The European Union’s Fifth Anti-Money Laundering Directive (5MLD) came into force in the UK on 10 January 2020. Despite the fact that the UK is scheduled to leave the EU on 31 January 2020, at the time of implementation it was still a Member State of the EU and therefore there was an obligation to bring the provisions of the Directive into UK law before Brexit. Though the scale of change is smaller than the fourth directive, there are still amendments that we need to be aware of.
The Money Laundering and Terrorist Financing (Amendment) Regulations 2019 (2019 Regulations), is the statutory instrument that gives effect to the changes required under the 5MLD and was published on 20 December 2019. This will see an extending of the scope of persons subject to the Money Laundering, Terrorist Financing and Transfer of Funds (Information on the Payer) Regulations 2017 (2017 Regulations). It also extends customer due diligence measures, creates bank portals to be accessed by Financial Intelligence Units (FIUs) and national regulators and creates a system of registration for crypto-asset businesses, amongst other developments.

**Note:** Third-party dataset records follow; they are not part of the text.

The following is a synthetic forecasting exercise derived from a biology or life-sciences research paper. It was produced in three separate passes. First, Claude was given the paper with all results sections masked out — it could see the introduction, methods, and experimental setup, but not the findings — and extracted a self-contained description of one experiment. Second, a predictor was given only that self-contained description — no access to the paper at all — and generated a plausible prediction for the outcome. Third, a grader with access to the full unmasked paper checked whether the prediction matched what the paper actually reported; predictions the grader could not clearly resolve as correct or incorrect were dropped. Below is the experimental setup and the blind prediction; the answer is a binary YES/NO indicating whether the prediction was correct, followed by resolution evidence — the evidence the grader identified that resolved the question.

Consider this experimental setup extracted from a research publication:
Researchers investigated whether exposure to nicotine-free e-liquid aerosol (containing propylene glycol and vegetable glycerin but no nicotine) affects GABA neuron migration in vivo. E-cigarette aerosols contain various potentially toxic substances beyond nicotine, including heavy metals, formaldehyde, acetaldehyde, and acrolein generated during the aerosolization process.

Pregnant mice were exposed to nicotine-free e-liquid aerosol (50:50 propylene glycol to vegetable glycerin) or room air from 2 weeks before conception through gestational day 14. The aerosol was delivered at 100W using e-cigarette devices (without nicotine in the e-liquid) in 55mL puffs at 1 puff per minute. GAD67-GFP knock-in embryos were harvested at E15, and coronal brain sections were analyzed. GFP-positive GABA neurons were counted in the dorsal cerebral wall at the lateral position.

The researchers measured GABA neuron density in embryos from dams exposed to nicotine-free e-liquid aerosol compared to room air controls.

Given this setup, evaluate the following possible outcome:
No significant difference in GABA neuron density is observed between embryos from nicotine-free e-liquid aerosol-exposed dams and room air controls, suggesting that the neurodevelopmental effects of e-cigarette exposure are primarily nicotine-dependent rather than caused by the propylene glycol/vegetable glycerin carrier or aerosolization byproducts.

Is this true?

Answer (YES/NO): YES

The provisions governing customer due diligence on anonymous prepaid cards and requests for information about accounts and safe-deposit boxes will come into force later, on 10 July and 10 September 2020 respectively.
As mentioned, the scope of the persons subject to the 2017 Regulations has expanded under the 2019 Regulations. This includes crypto-asset exchange providers, custodian wallet providers and crypto-asset automated tellers.
The letting agency sector for high value transactions (where property commands €10,000/month or more in rent) and art market participants for transactions that exceed €10,000 are also to be included.
Virtual currencies such as Bitcoin will have a legal definition. The definition of ‘crypto-asset’ adopted by the UK is broader than that of the equivalent ‘virtual currency’ definition in 5MLD.
Customer due diligence measures have to be applied by letting agency businesses and art market participants, as well as crypto-asset exchange providers and custodian wallet providers under the 2019 Regulations, as well as the obligations under the amended 2017 Regulations.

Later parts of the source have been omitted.